El absurdo de la guerra, nuevamente, nos obliga a poner los ojos y el alma en miles de personas que se ven obligadas a emigrar de su país.
Mis abuelos nacieron en Siria. Llegaron a Colombia después de un viaje largo. Tan largo como atravesar en barco el Atlántico entero, después de haber cruzado también el Mediterráneo. No sabría decir cuántas personas venían en ese barco, pero sé, por ejemplo, que si alguien moría en el trayecto debía ser arrojado al mar.
Pero mis abuelos no murieron cruzando el océano y llegaron a Colombia en 1923. Se llamaban Chamsi, ella, y Tufic, él, y salieron de Siria buscando abandonar la pobreza que había dejado la guerra. Huían también del miedo: no era una vida fácil para una familia de católicos ortodoxos en un país de mayoría musulmana.
Una vez pisaron América, se embarcaron por el río Magdalena hasta llegar a Cartago, un pueblo al occidente de Colombia, que prometía prosperidad y un buen clima para los venidos de afuera. Allí no eran los únicos. Ya los esperaban algunos familiares que se habían adelantado en la travesía, junto a otros sirios y libaneses que ya formaban algo parecido a una colonia.
En Colombia hicieron una vida. Una casa con solar, un almacén de telas, una máquina de coser, un idioma diferente, siete hijos colombianos y los nuevos amigos que poco a poco se fueron haciendo familia.
La historia podría ser larga, detallada. Podría contar cómo fue el viaje, cómo se adaptaron, cómo cambiaron sus nombres para que los colombianos pudieran pronunciarlos. Podría contar cómo mi abuelo seguía escribiendo poemas en su idioma e intercambiaba sus escritos con los de un sirio ciego, que usaba una pequeña regla para ir enrollando el papel y no perder las líneas, pero no voy a hacerlo.
Lo que voy a decir es que mis abuelos y las personas que venían con ellos no se hundieron en un barco en la mitad de su intento por darle dignidad a sus vidas.
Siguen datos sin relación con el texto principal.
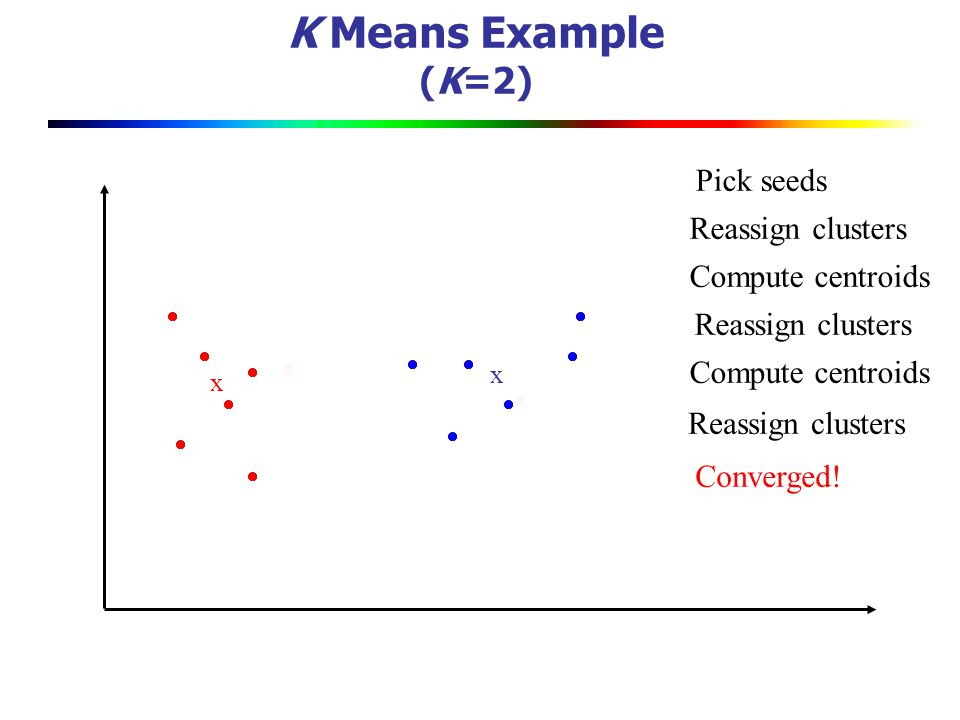 K Means Example (K=2) Pick seeds Reassign clusters Compute centroids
No encontraron mallas ni muros ni hombres armados que les impidieran el paso. Ellos, salidos de la misma Siria que hoy sigue siendo destruida, no conocieron el horror que ahora encierra la palabra frontera en un mundo que no tiene las puertas abiertas para todos por igual.
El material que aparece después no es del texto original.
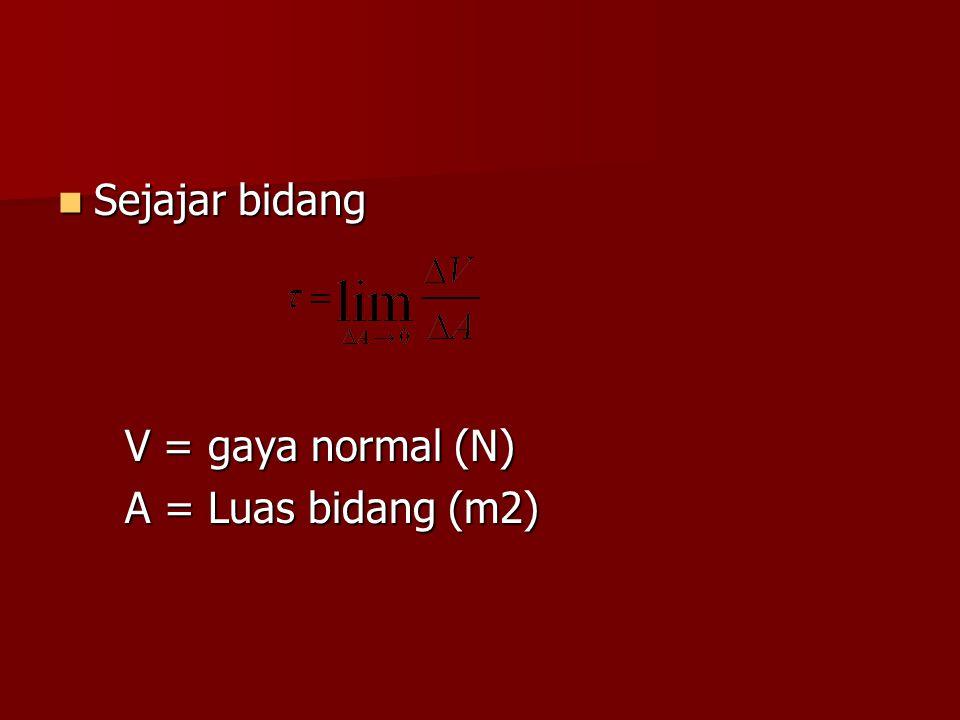 Sejajar bidang Sejajar bidang V = gaya normal (N) V = gaya normal (N) A = Luas bidang (m2) A = Luas bidang (m2)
“Un niño es el mundo entero”, dice el titular que acompaña una de las imágenes que más me ha sacudido en la vida: un niño sirio muerto al lado del mar, encallado, después de naufragar. Cómo no pensar, después de verlo a él y a tantos que se aventuran a cruzar el mar, que yo también soy hija de la migración.
Según ACNUR, hay más de 26 millones de personas refugiadas en todo el mundo, y tan solo en la primera semana de invasión rusa a Ucrania, más de un millón de personas abandonaron su país. Se prevé que esta será la crisis migratoria más grande de Europa después de la Segunda Guerra Mundial.
Hoy veo una nueva foto: un niño de dos años, ucraniano, pone su mano abierta en la ventana del tren para despedirse de su papá, que se queda sin él para pelear en una nueva guerra. Cómo no pensar, después de verlo, que sí, que un niño es el mundo entero, que el mundo entero es hijo de las migraciones.